Given data »
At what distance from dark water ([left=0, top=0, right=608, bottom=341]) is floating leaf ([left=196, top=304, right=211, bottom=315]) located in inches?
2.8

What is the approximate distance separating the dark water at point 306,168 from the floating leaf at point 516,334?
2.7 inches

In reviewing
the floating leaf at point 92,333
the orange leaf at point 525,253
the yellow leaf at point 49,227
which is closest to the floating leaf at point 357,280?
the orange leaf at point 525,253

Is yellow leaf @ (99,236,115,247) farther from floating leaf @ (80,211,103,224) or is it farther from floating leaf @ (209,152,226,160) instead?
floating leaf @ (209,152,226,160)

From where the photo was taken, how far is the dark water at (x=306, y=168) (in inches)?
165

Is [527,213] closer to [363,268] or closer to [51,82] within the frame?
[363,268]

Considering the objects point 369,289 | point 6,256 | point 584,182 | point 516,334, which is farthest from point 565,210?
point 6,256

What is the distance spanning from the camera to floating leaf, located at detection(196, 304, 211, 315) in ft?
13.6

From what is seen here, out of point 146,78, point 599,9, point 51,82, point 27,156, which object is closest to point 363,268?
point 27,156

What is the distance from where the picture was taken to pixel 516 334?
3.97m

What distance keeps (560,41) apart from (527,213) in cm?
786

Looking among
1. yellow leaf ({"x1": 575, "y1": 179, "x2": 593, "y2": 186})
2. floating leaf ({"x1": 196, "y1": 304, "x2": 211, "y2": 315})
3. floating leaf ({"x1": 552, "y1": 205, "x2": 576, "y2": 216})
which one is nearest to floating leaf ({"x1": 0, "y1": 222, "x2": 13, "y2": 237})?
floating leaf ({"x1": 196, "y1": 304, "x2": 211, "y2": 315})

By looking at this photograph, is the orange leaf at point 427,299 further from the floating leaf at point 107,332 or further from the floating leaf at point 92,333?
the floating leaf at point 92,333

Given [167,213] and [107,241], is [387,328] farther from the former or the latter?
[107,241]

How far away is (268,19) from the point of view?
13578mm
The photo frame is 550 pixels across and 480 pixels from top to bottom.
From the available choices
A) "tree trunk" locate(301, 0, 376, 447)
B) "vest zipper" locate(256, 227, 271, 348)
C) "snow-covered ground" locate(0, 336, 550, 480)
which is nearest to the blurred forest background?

Problem details » Copy out every one of the records above, word for word, with nothing changed or left out.

Task solution »
At what distance from dark water ([left=0, top=0, right=608, bottom=341]) is floating leaf ([left=196, top=304, right=211, bottom=315]) located in inches?
2.8

What is the approximate distance separating the dark water at point 306,168 from the floating leaf at point 516,334?
2.7 inches

In reviewing
the floating leaf at point 92,333
the orange leaf at point 525,253
the yellow leaf at point 49,227
which is closest to the floating leaf at point 357,280?
the orange leaf at point 525,253

Is yellow leaf @ (99,236,115,247) farther from floating leaf @ (80,211,103,224) or is it farther from floating leaf @ (209,152,226,160) instead?
floating leaf @ (209,152,226,160)

From where the photo was taken, how far is the dark water at (x=306, y=168) (in inches)?
165

Is [527,213] closer to [363,268] or closer to [51,82] within the frame?
[363,268]

Considering the objects point 369,289 | point 6,256 | point 584,182 | point 516,334, which is farthest from point 565,210?
point 6,256

What is the distance spanning from the camera to floating leaf, located at detection(196, 304, 211, 315) in ft?
13.6

From what is seen here, out of point 146,78, point 599,9, point 51,82, point 27,156, which object is closest to point 363,268?
point 27,156

What is the distance from where the picture was taken to pixel 516 334?
3.97m

What distance keeps (560,41) apart from (527,213) in cm?
786

Looking among
1. yellow leaf ({"x1": 575, "y1": 179, "x2": 593, "y2": 186})
2. floating leaf ({"x1": 196, "y1": 304, "x2": 211, "y2": 315})
3. floating leaf ({"x1": 552, "y1": 205, "x2": 576, "y2": 216})
which one is nearest to floating leaf ({"x1": 0, "y1": 222, "x2": 13, "y2": 237})?
floating leaf ({"x1": 196, "y1": 304, "x2": 211, "y2": 315})

By looking at this photograph, is the orange leaf at point 427,299 further from the floating leaf at point 107,332 or further from the floating leaf at point 92,333?
the floating leaf at point 92,333

Given [167,213] and [107,241], is [387,328] farther from the former or the latter?
[107,241]

How far away is (268,19) from the point of view?
13578mm
The photo frame is 550 pixels across and 480 pixels from top to bottom.
From the available choices
A) "tree trunk" locate(301, 0, 376, 447)
B) "vest zipper" locate(256, 227, 271, 348)
C) "snow-covered ground" locate(0, 336, 550, 480)
which is nearest to the blurred forest background?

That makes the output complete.